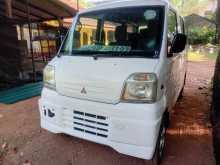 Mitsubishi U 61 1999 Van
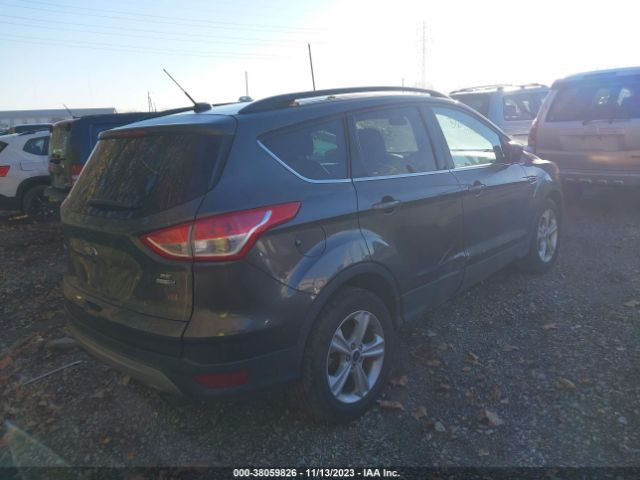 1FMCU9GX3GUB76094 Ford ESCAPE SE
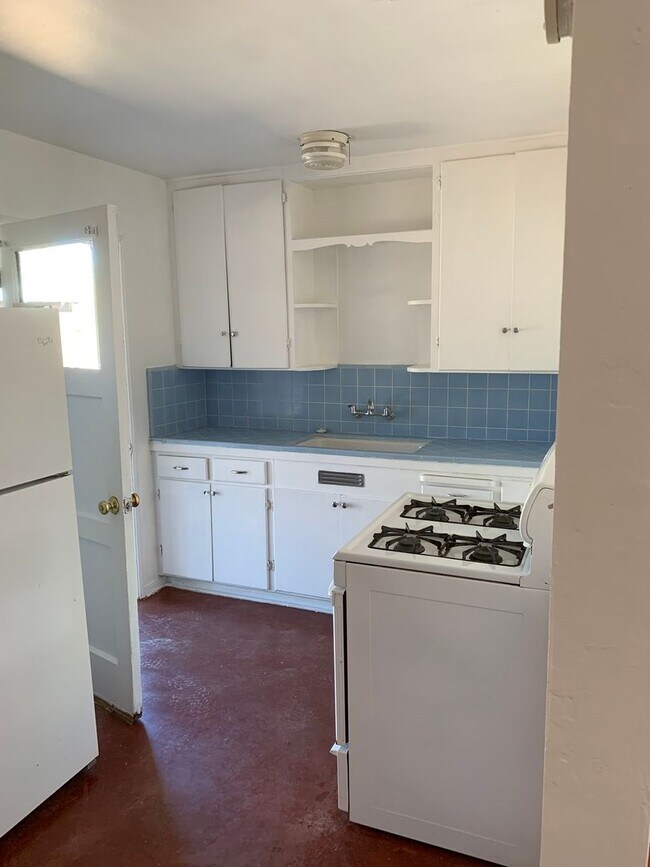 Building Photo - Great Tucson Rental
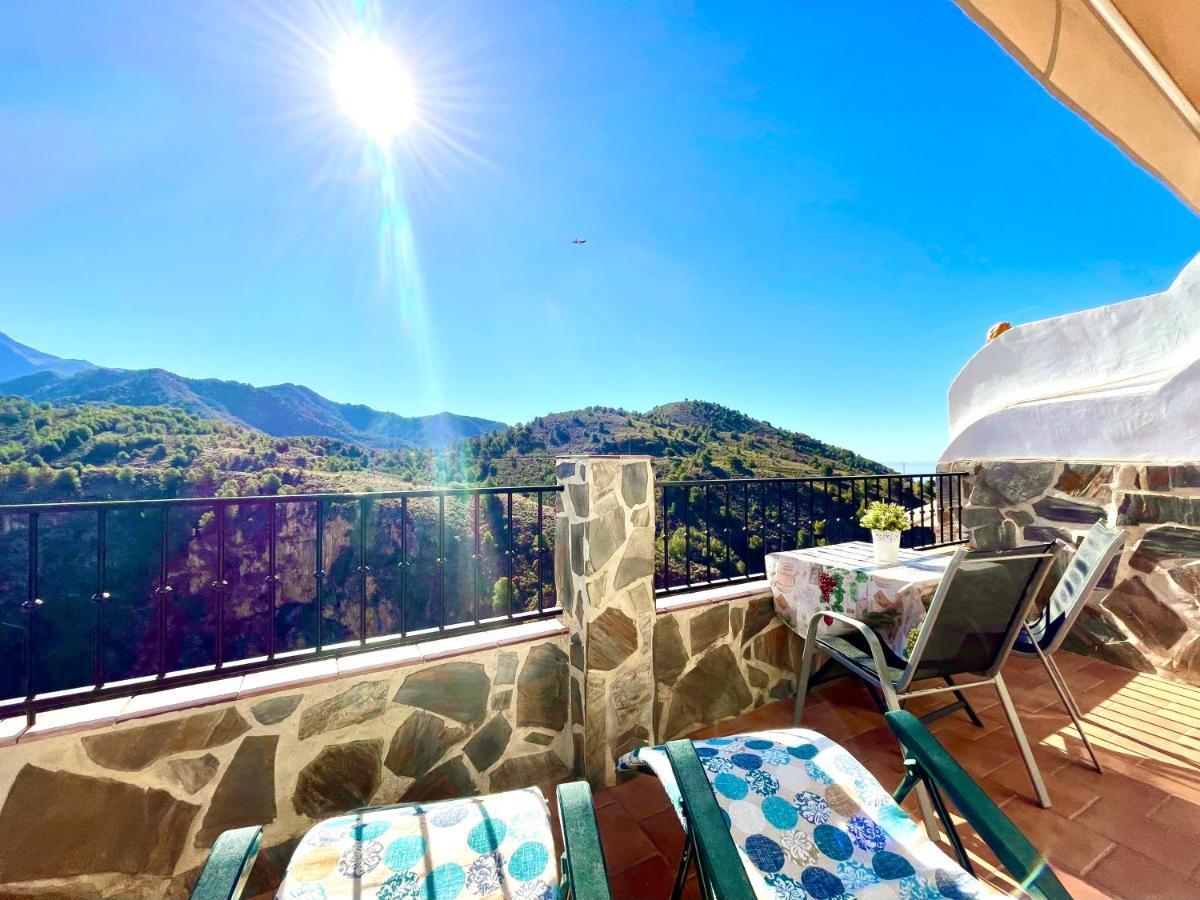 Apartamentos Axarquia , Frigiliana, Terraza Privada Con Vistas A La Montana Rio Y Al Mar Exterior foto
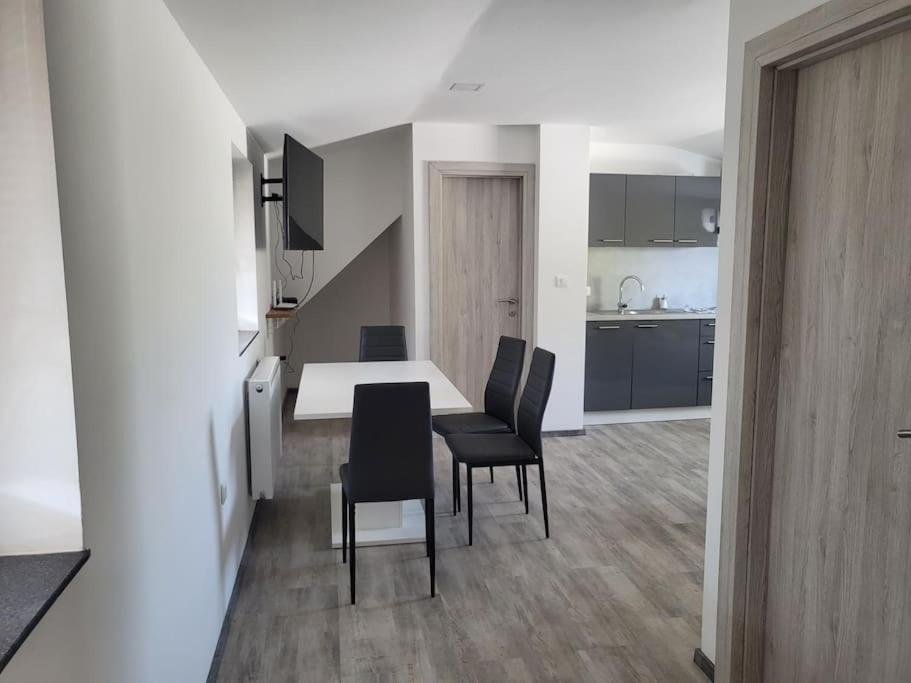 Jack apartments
^^^^
### Consignes à suivre
Transposez l'ensemble des données ci-dessus en un tableau Markdown à deux colonnes, « N° » pour le numéro de ligne et « Ligne » pour son texte, en omettant les lignes vides. N'incluez pas les images dans la réponse.

### Résultat de la tâche
| N° | Ligne |
|---|---|
| 1 |  Mitsubishi U 61 1999 Van |
| 2 |  1FMCU9GX3GUB76094 Ford ESCAPE SE |
| 3 |  Building Photo - Great Tucson Rental |
| 4 |  Apartamentos Axarquia , Frigiliana, Terraza Privada Con Vistas A La Montana Rio Y Al Mar Exterior foto |
| 5 |  Jack apartments |